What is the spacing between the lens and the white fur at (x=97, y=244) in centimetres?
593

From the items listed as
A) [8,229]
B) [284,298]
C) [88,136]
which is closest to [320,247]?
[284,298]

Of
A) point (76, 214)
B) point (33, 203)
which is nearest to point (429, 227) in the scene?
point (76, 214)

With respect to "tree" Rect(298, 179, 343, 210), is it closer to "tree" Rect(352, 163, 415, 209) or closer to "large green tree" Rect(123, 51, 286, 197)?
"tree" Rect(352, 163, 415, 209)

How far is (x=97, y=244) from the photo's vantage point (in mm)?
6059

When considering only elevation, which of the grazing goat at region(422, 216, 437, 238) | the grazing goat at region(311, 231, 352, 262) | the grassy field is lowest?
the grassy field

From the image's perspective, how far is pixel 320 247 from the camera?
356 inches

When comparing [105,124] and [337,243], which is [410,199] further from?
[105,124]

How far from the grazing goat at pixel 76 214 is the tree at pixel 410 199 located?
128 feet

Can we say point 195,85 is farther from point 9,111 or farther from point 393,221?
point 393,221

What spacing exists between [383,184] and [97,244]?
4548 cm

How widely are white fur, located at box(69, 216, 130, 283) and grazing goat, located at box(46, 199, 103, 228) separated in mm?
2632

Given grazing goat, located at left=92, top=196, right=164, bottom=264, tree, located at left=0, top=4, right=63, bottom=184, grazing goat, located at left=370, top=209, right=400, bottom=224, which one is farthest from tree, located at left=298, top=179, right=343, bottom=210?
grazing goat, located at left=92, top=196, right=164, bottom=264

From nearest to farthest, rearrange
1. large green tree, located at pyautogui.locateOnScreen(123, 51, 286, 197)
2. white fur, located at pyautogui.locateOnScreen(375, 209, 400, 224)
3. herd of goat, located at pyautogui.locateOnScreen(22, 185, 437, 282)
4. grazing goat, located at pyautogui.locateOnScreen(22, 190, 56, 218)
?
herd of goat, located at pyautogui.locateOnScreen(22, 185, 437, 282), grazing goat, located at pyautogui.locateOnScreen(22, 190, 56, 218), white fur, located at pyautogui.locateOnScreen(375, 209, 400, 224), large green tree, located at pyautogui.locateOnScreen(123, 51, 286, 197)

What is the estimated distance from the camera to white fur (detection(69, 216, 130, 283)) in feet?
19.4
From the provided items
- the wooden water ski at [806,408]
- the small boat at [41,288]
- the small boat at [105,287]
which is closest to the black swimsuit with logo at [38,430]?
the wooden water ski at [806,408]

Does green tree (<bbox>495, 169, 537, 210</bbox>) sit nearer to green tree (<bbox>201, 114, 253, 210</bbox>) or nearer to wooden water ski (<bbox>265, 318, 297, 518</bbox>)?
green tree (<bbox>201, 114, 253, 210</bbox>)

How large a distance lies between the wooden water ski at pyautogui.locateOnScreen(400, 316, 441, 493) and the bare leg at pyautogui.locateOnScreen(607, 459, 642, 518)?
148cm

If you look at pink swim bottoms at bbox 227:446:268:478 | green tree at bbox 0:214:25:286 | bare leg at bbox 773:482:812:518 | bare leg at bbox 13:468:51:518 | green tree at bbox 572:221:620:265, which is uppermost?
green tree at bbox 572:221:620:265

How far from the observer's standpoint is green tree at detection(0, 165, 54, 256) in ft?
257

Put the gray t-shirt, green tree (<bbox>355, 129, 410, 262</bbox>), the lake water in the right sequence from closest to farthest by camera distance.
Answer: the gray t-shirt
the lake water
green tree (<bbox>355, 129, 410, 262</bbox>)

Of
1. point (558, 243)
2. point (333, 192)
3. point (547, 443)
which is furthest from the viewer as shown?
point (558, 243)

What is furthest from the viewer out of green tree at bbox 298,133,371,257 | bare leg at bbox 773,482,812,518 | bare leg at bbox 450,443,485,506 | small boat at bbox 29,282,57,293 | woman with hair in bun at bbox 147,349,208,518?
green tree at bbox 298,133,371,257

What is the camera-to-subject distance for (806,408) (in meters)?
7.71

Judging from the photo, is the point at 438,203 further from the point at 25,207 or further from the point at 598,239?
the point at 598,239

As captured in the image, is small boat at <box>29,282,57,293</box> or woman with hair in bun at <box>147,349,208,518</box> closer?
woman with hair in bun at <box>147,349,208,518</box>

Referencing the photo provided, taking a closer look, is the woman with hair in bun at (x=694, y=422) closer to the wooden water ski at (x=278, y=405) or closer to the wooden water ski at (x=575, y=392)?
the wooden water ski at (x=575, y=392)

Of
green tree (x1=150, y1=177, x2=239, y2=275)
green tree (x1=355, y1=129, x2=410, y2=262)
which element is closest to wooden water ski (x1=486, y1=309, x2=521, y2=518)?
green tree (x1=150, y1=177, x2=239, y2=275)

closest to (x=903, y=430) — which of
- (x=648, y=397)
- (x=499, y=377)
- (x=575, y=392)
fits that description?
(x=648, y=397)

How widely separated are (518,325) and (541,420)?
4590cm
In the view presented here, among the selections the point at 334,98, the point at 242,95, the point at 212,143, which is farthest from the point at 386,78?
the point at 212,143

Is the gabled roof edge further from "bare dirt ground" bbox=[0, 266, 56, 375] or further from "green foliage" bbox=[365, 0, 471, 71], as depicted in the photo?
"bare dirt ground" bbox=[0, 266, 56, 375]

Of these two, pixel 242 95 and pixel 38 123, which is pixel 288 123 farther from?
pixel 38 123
--
Quote, without alteration, the final stretch of the entries: the line with "closest to (x=903, y=430) — which of" onward to the last line.

- **Solved problem**:
closest to (x=903, y=430) — which of
- (x=648, y=397)
- (x=499, y=377)
- (x=575, y=392)
fits that description?
(x=648, y=397)

How widely separated are (518,325) and (541,420)?
4590cm
In the view presented here, among the selections the point at 334,98, the point at 242,95, the point at 212,143, which is farthest from the point at 386,78?
the point at 212,143

Is the gabled roof edge further from "bare dirt ground" bbox=[0, 266, 56, 375] or further from "green foliage" bbox=[365, 0, 471, 71], as depicted in the photo?
"bare dirt ground" bbox=[0, 266, 56, 375]

Of these two, pixel 242 95 and pixel 38 123, which is pixel 288 123 farther from?
pixel 38 123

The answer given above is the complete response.